Dresde, fin du XVIIIe siècle. Travail attribué à Johann Christian Neuber. Entourage de jardinière en bronze doré orné d’agates en alternance de couleurs, boutons d’agates et pierres semi-précieuses. 14,5 x 41 x 34 cm.
Adjugé 265 000 euros hors frais (320 465 euros frais compris)

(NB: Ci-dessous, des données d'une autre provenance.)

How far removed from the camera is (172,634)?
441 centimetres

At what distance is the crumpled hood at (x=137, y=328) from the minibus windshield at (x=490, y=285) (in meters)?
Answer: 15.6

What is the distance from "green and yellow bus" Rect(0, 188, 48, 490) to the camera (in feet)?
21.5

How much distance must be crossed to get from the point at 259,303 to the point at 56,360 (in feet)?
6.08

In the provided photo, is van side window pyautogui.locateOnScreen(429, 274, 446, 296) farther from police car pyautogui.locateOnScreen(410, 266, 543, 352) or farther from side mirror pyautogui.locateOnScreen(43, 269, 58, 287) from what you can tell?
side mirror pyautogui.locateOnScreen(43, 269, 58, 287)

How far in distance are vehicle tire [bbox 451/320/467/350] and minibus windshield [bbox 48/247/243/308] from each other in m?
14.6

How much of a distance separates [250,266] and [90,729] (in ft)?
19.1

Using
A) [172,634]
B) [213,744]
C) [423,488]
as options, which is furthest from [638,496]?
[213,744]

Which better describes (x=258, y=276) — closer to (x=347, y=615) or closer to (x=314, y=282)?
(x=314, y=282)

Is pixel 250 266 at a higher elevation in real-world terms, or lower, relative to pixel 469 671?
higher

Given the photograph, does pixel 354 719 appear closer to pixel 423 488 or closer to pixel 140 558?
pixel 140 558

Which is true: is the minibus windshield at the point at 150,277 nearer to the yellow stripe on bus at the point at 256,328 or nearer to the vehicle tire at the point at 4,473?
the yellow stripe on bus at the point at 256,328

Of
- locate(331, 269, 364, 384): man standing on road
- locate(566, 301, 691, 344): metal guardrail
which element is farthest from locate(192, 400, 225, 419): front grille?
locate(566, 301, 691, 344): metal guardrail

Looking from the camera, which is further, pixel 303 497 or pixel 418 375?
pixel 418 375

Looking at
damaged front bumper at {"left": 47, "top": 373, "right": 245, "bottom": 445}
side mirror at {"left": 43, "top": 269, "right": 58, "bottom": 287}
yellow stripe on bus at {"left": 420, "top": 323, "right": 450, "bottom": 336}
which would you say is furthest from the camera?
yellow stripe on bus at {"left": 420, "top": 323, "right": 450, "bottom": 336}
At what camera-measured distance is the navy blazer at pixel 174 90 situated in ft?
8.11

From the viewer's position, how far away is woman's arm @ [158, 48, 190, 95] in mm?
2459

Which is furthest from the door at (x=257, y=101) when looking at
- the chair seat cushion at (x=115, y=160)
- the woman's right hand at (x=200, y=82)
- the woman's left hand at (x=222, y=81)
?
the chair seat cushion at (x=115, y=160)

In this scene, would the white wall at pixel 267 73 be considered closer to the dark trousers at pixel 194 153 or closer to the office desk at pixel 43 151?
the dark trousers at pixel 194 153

Au début de l’année 2006, le château de Versailles ouvrait ses portes à l’exposition "Splendeurs de la cour de Saxe". On découvrait là des tableaux, des ivoires, des armes, mais aussi des pièces d’argenterie et d’orfèvrerie, des porcelaines et autres gemmes et cristaux précieux provenant de la collection d’Auguste II, dit Auguste Le Fort (1670-1733). Celui dont Voltaire vantait la cour "La plus brillante d’Europe après celle de Louis XIV", l’Électeur de Saxe qui avait réuni, dans la célèbre "voûte verte" de son château de Dresde, plusieurs centaines d’objets dont la richesse et la rareté allaient croissant au fil de la visite... On peut pourtant citer une oeuvre n’ayant rien à envier à son Obeliscus Augustalis, grandiose monument d’intérieur en or, argent, vermeil, émail, gemmes et pierres précieuses : la table de Teschen, ou «table de l’Europe». Ce bijou géant – un mètre de haut –, fleuron du château de Breteuil en vallée de Chevreuse, fut offert par l’impératrice d’Autriche Marie-Thérèse, mère de Marie-Antoinette, et par Frédéric-Auguste II de Saxe au baron Louis-Auguste de Breteuil (1730-1807), ministre de Louis XVI et médiateur heureux au traité de Teschen, qui mit fin en 1779 à un grave conflit entre la Prusse et l’Autriche. L’auteur de ce trésor de pierres semi-précieuses, pierres dures, bois pétrifiés et bronzes dorés n’est autre que le joaillier de la cour de Dresde, Johann Christian Neuber (1736-1808). Un petit livret donne la liste des 128 pierres semi-précieuses et gemmes, qui, avec les bois pétrifiés et les médaillons de porcelaine de Meissen, composent la mosaïque du plateau. Aux côtés de Benjamin Hoffmann, Heinrich Taddel et Chrétien Stiehl, Neuber est le plus célèbre des joailliers de la capitale de la Saxe. Rien d’étonnant donc à ce que son nom figure, dès 1785, sur l’almanach de la cour et de l’état, comme joaillier attaché à la «voûte verte». Le prince électeur de Saxe, Frédéric le Grand, ne s’y trompait pas, qui possédait, dit-on, autant de boîtes qu’il y a de jours dans l’année, nombre d’entre elles, bien sûr, au poinçon de notre orfèvre, dont c’était une des spécialités. Pommeaux de cannes, tabatières, châtelaines et autres montres figuraient également à son catalogue.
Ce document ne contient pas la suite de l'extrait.